A quinta rodada de negociação rodoviários Rio, envolvendo o Sindicato dos Trabalhadores em Empresas de Transportes Rodoviários do Município do Rio de Janeiro (Sintraturb-Rio) e o sindicato patronal (Rio Ônibus), terminou sem acordo nesta quarta-feira (22). Realizada no Tribunal Regional do Trabalho da 1ª Região (TRT-RJ), a reunião mantém a categoria em estado de greve diante do impasse salarial.
Durante o encontro, os empresários do Rio Ônibus mantiveram a proposta de reajuste salarial de apenas 5%. Essa oferta contrasta significativamente com a reivindicação dos rodoviários, que buscam um aumento de 12% nos seus vencimentos para recompor perdas inflacionárias e melhorar as condições de trabalho.
Além do salário, a discussão sobre a cesta básica também não avançou. Os patrões ofereceram um aumento de 6% no benefício, elevando-o para cerca de R$ 700 mensais. Contudo, o sindicato dos rodoviários rejeitou a proposta, argumentando que, após os descontos, o valor final seria de aproximadamente R$ 600, insuficiente para impactar positivamente a vida dos trabalhadores.

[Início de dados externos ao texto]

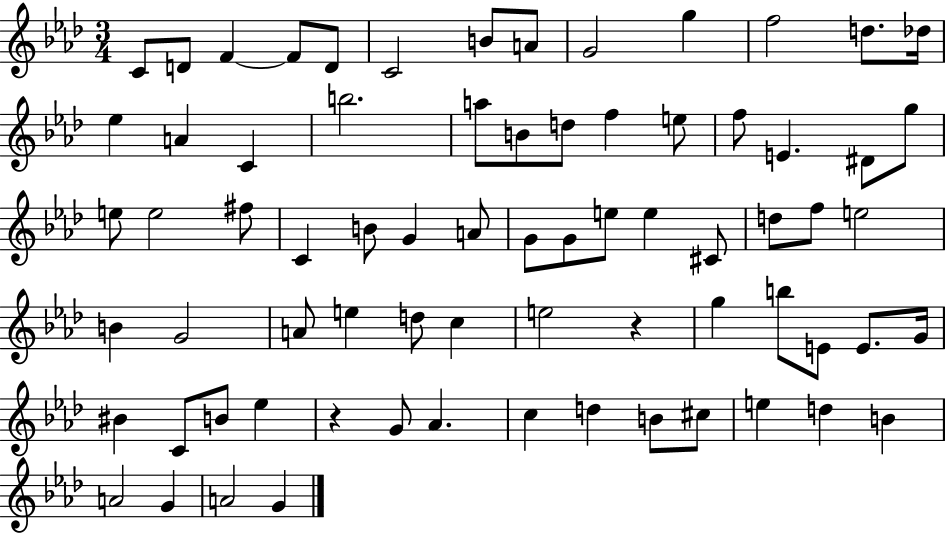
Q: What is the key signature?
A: AES major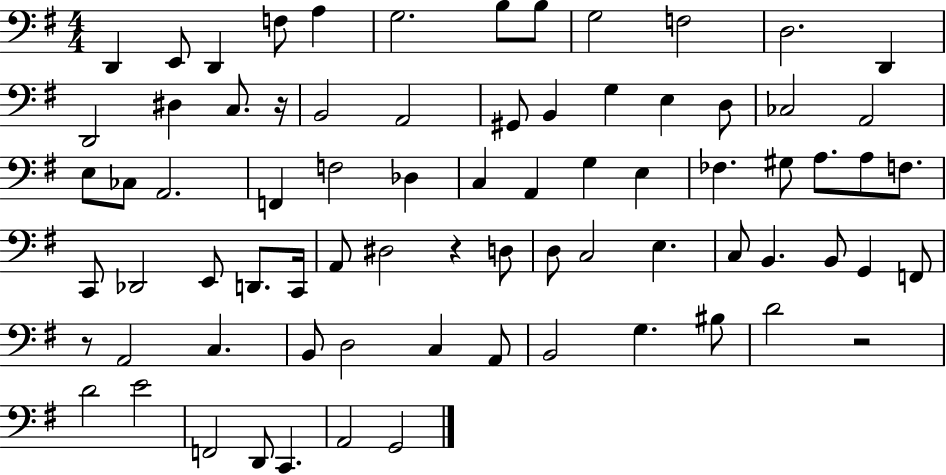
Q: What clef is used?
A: bass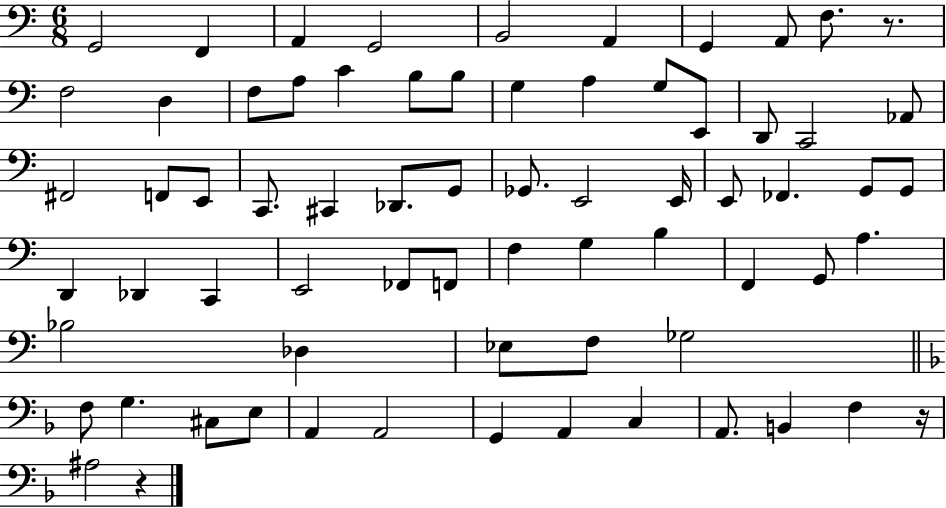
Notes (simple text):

G2/h F2/q A2/q G2/h B2/h A2/q G2/q A2/e F3/e. R/e. F3/h D3/q F3/e A3/e C4/q B3/e B3/e G3/q A3/q G3/e E2/e D2/e C2/h Ab2/e F#2/h F2/e E2/e C2/e. C#2/q Db2/e. G2/e Gb2/e. E2/h E2/s E2/e FES2/q. G2/e G2/e D2/q Db2/q C2/q E2/h FES2/e F2/e F3/q G3/q B3/q F2/q G2/e A3/q. Bb3/h Db3/q Eb3/e F3/e Gb3/h F3/e G3/q. C#3/e E3/e A2/q A2/h G2/q A2/q C3/q A2/e. B2/q F3/q R/s A#3/h R/q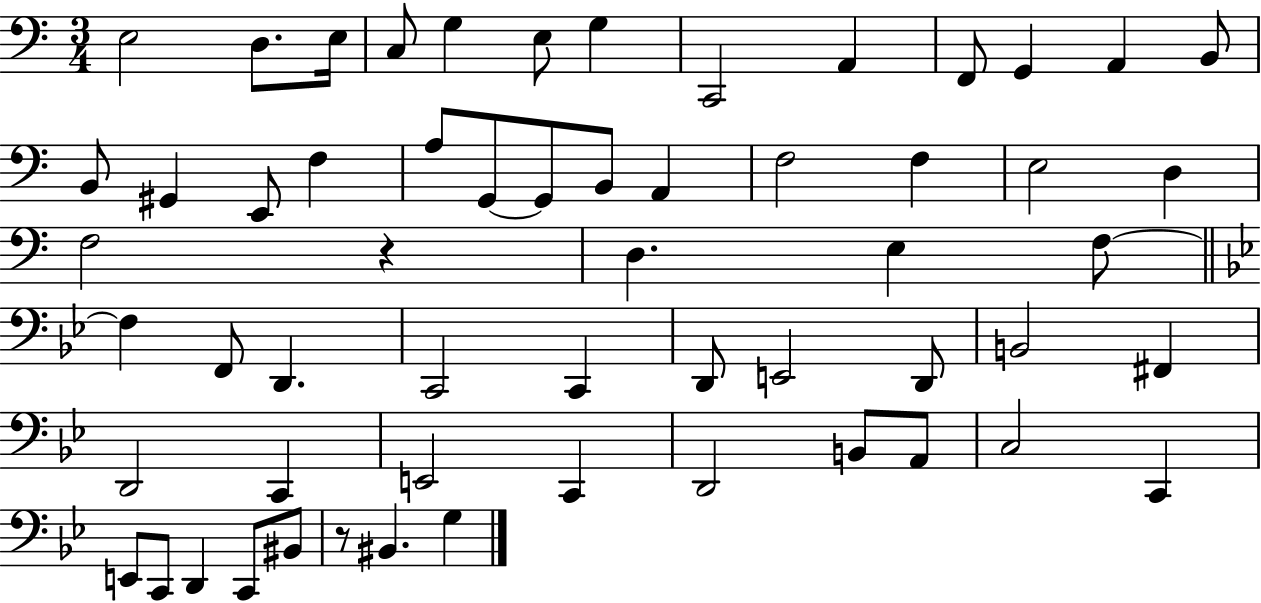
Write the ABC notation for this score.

X:1
T:Untitled
M:3/4
L:1/4
K:C
E,2 D,/2 E,/4 C,/2 G, E,/2 G, C,,2 A,, F,,/2 G,, A,, B,,/2 B,,/2 ^G,, E,,/2 F, A,/2 G,,/2 G,,/2 B,,/2 A,, F,2 F, E,2 D, F,2 z D, E, F,/2 F, F,,/2 D,, C,,2 C,, D,,/2 E,,2 D,,/2 B,,2 ^F,, D,,2 C,, E,,2 C,, D,,2 B,,/2 A,,/2 C,2 C,, E,,/2 C,,/2 D,, C,,/2 ^B,,/2 z/2 ^B,, G,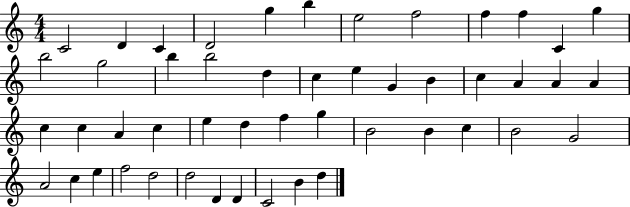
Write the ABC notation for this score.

X:1
T:Untitled
M:4/4
L:1/4
K:C
C2 D C D2 g b e2 f2 f f C g b2 g2 b b2 d c e G B c A A A c c A c e d f g B2 B c B2 G2 A2 c e f2 d2 d2 D D C2 B d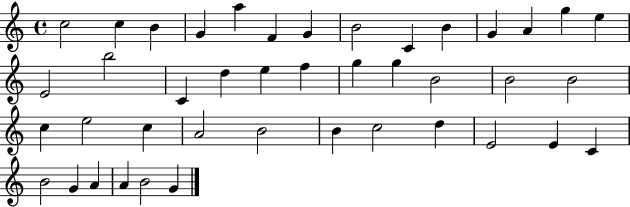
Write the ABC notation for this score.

X:1
T:Untitled
M:4/4
L:1/4
K:C
c2 c B G a F G B2 C B G A g e E2 b2 C d e f g g B2 B2 B2 c e2 c A2 B2 B c2 d E2 E C B2 G A A B2 G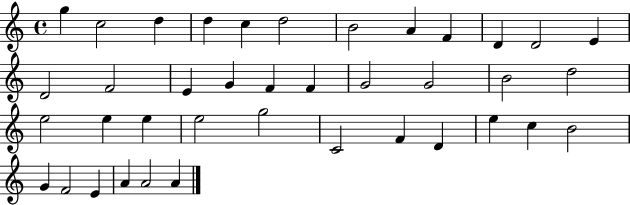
{
  \clef treble
  \time 4/4
  \defaultTimeSignature
  \key c \major
  g''4 c''2 d''4 | d''4 c''4 d''2 | b'2 a'4 f'4 | d'4 d'2 e'4 | \break d'2 f'2 | e'4 g'4 f'4 f'4 | g'2 g'2 | b'2 d''2 | \break e''2 e''4 e''4 | e''2 g''2 | c'2 f'4 d'4 | e''4 c''4 b'2 | \break g'4 f'2 e'4 | a'4 a'2 a'4 | \bar "|."
}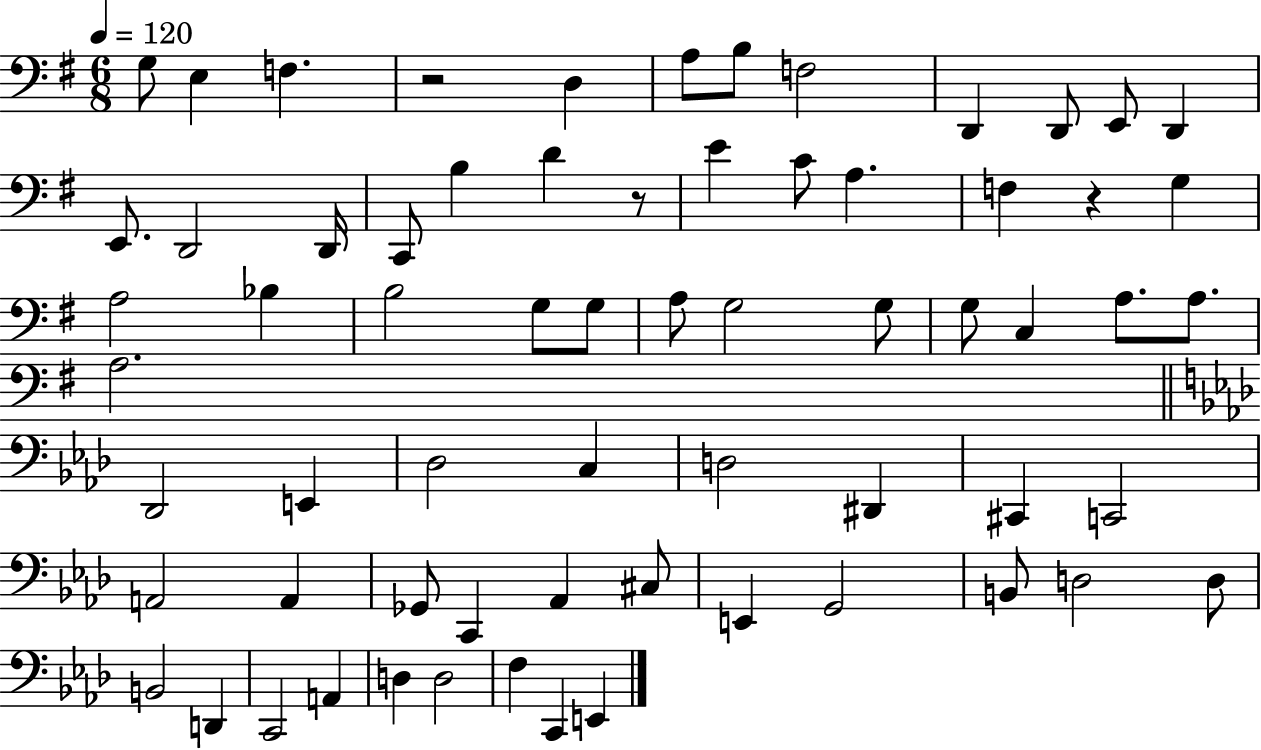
X:1
T:Untitled
M:6/8
L:1/4
K:G
G,/2 E, F, z2 D, A,/2 B,/2 F,2 D,, D,,/2 E,,/2 D,, E,,/2 D,,2 D,,/4 C,,/2 B, D z/2 E C/2 A, F, z G, A,2 _B, B,2 G,/2 G,/2 A,/2 G,2 G,/2 G,/2 C, A,/2 A,/2 A,2 _D,,2 E,, _D,2 C, D,2 ^D,, ^C,, C,,2 A,,2 A,, _G,,/2 C,, _A,, ^C,/2 E,, G,,2 B,,/2 D,2 D,/2 B,,2 D,, C,,2 A,, D, D,2 F, C,, E,,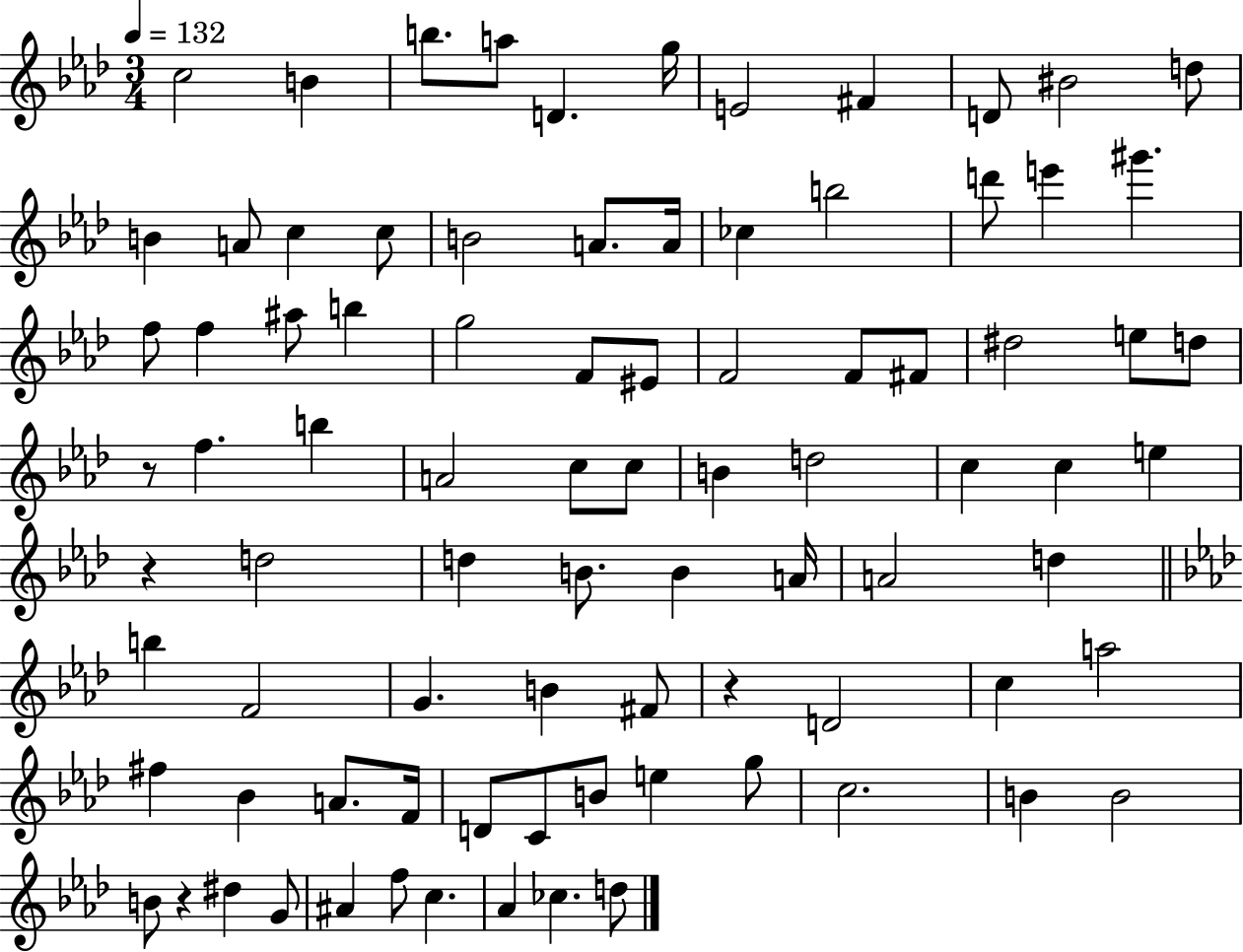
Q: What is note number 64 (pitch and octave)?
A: A4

A sessão de conciliação foi conduzida pelo desembargador Gustavo Tadeu Alkmim, integrante do TRT-RJ. Como a tentativa de solução consensual dos conflitos não obteve sucesso, o dissídio coletivo seguirá agora seu curso regular dentro do sistema judiciário trabalhista.
O magistrado determinou um prazo simultâneo de dez dias para que as partes envolvidas apresentem suas respectivas defesas. Além disso, o Município do Rio de Janeiro também terá o mesmo período para se manifestar oficialmente sobre o processo, adicionando uma camada de complexidade ao caso.
Após essa fase, será concedido um prazo de cinco dias para réplica. Posteriormente, com o parecer do Ministério Público do Trabalho (MPT), os processos serão distribuídos a um desembargador relator. A Seção Especializada em Dissídios Coletivos (Sedic) então julgará a legalidade ou abusividade da greve.
Retomada do diálogo entre rodoviários e empresas
Apesar do encerramento da fase de conciliação, o desembargador Gustavo Alkmim fez questão de ressaltar a abertura do tribunal para futuras negociações. Ele explicou que o diálogo poderá ser retomado a qualquer momento, caso haja interesse genuíno das partes em buscar um acordo.
"O tribunal está inteiramente à disposição. Basta informar no processo e será possível designar nova audiência para dar prosseguimento às negociações", afirmou Alkmim. A procuradora Deborah da Silva Félix, do MPT, também participou e expressou sua expectativa por avanços no diálogo.
Os rodoviários do Rio de Janeiro iniciaram uma greve em 29 de junho, mas suspenderam o movimento em 2 de julho a pedido do TRT-RJ. Desde então, a categoria mantém o estado de greve, aguardando uma solução para as suas reivindicações salariais e de benefícios.